Problem to work on: Starting at the line that holds "Viewing this photograph, is", copy every line exactly through the end of the data, and no others.
══ Supplied entries ══
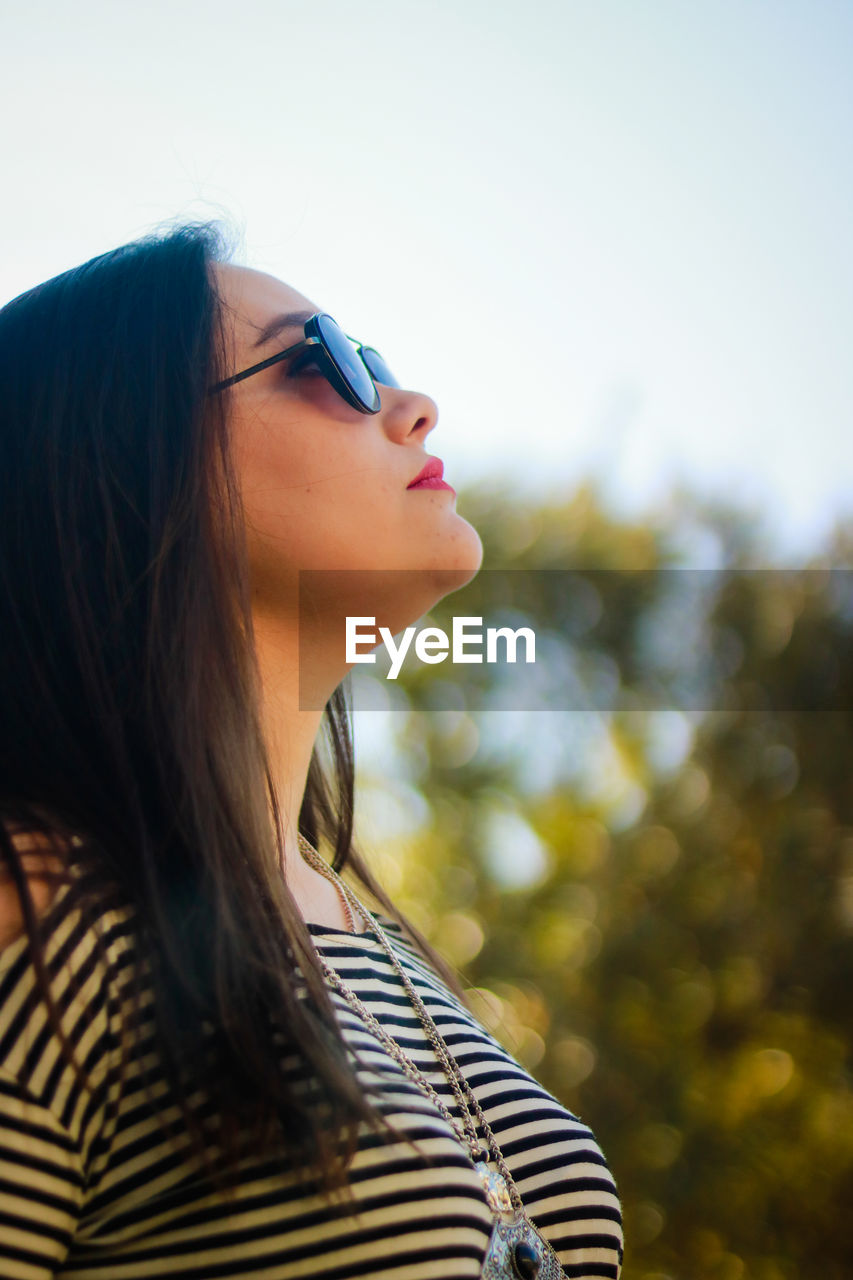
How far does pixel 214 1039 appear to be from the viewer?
1.12 metres

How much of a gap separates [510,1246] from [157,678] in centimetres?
90

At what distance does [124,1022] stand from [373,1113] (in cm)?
30

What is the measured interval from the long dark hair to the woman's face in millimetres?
76

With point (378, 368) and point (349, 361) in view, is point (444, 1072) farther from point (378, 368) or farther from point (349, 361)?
point (378, 368)

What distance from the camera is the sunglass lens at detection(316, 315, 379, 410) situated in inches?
68.1

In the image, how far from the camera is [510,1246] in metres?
1.31

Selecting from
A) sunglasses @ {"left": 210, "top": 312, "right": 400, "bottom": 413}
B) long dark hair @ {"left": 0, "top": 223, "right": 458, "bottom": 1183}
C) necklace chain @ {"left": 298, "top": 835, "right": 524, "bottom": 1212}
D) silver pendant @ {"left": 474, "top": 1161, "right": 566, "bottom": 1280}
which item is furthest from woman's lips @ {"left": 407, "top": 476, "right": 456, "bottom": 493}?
silver pendant @ {"left": 474, "top": 1161, "right": 566, "bottom": 1280}

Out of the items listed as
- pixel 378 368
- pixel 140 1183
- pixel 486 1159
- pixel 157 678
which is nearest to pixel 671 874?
pixel 378 368

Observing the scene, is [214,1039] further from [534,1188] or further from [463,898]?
[463,898]

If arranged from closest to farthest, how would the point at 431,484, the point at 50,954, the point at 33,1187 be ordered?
the point at 33,1187
the point at 50,954
the point at 431,484

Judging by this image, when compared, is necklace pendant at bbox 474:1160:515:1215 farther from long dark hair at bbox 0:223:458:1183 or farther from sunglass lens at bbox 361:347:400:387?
sunglass lens at bbox 361:347:400:387

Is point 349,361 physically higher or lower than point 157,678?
higher

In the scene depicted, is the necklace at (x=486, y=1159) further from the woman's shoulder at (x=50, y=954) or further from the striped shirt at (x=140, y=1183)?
the woman's shoulder at (x=50, y=954)

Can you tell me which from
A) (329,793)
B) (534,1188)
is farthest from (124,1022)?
(329,793)
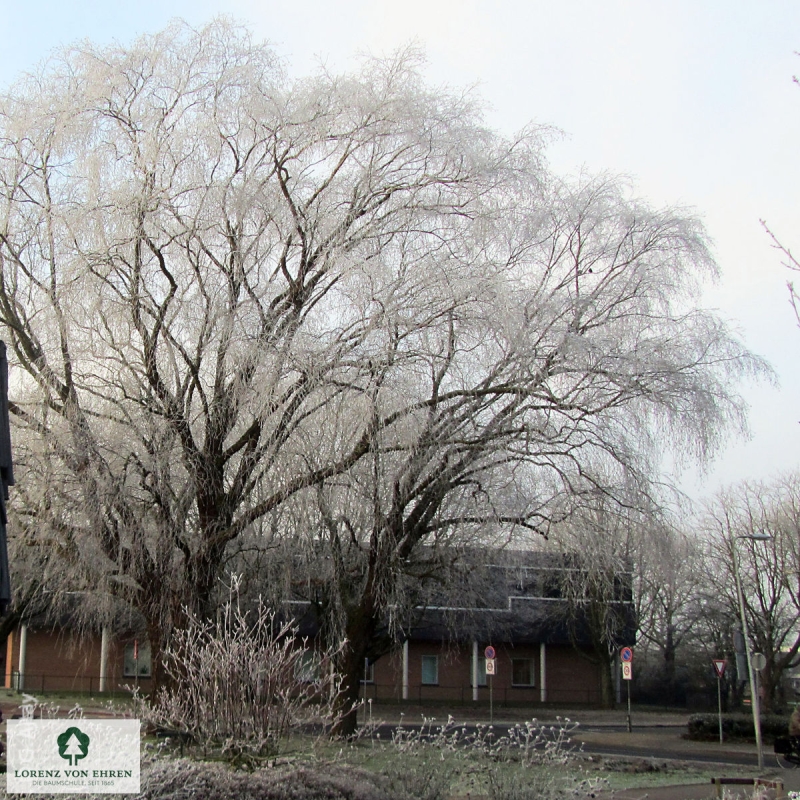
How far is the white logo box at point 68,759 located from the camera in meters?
8.86

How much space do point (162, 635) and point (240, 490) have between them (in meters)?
3.17

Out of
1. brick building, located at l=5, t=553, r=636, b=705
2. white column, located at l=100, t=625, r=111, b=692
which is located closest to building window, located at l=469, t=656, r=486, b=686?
brick building, located at l=5, t=553, r=636, b=705

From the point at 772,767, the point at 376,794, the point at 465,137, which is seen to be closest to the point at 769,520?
the point at 772,767

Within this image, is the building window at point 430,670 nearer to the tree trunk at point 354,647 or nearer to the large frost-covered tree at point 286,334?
the tree trunk at point 354,647

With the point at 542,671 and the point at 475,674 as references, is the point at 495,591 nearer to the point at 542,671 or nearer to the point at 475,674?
the point at 475,674

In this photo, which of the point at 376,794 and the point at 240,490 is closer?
the point at 376,794

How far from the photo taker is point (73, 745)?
9.35 m

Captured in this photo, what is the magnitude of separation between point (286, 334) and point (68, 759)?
726 cm

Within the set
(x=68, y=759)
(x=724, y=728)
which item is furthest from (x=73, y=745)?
(x=724, y=728)

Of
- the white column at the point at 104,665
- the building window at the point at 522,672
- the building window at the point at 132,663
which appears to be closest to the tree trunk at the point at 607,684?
the building window at the point at 522,672

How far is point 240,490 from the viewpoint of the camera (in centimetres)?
1577

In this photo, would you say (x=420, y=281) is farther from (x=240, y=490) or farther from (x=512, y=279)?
(x=240, y=490)

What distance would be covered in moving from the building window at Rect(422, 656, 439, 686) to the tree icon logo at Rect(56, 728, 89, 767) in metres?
36.2

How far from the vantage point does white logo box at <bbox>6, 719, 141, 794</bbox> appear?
29.1 ft
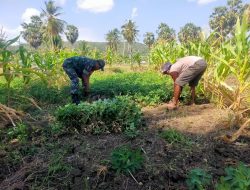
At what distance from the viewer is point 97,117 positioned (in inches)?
164

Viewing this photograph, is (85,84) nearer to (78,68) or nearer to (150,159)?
(78,68)

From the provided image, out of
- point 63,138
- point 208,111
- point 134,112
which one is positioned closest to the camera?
point 63,138

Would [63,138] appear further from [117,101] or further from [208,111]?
[208,111]

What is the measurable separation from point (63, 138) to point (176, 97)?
95.8 inches

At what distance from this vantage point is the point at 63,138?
4.13 meters

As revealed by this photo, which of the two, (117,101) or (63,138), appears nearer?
(63,138)

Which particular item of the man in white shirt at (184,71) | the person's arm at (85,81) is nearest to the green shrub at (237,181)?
the man in white shirt at (184,71)

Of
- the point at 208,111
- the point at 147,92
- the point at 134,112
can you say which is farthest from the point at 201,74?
the point at 134,112

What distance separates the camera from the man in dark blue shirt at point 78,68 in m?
6.10

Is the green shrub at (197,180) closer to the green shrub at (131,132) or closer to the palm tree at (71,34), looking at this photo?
the green shrub at (131,132)

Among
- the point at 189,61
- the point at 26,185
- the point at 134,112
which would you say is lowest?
the point at 26,185

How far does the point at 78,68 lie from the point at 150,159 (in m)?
3.35

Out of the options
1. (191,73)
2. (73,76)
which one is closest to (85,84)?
(73,76)

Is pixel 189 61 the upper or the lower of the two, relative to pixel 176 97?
upper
═══
Answer:
Viewing this photograph, is (85,84) nearer to (78,68) or nearer to (150,159)?
(78,68)

From the provided image, out of
- point 63,138
- point 208,111
- point 134,112
which one is positioned closest to the camera?
point 63,138

Would [63,138] appear further from [117,101] or further from [208,111]?
[208,111]

What is the measurable separation from point (63, 138) to point (176, 97)?
95.8 inches

At what distance from this vantage point is the point at 63,138?
4.13 meters

As revealed by this photo, which of the two, (117,101) or (63,138), appears nearer?
(63,138)

Which particular item of the man in white shirt at (184,71) | the person's arm at (85,81) is nearest to the green shrub at (237,181)?
the man in white shirt at (184,71)

Of
- the point at 208,111
- the point at 147,92
- the point at 134,112
can you say which is farthest from the point at 201,74?
the point at 134,112

What distance separates the camera from the man in dark blue shirt at point 78,68 in m?
6.10

Is the green shrub at (197,180) closer to the green shrub at (131,132) or closer to the palm tree at (71,34), looking at this photo?
the green shrub at (131,132)

Among
- the point at 189,61
- the point at 26,185
- the point at 134,112
which would you say is lowest?
the point at 26,185

How far does the point at 78,68 lie from the point at 150,159 (in m)?
3.35

Out of the options
1. (191,73)
2. (73,76)
which one is closest to (85,84)?
(73,76)

Is pixel 189 61 the upper or the lower of the two, relative to pixel 176 97?
upper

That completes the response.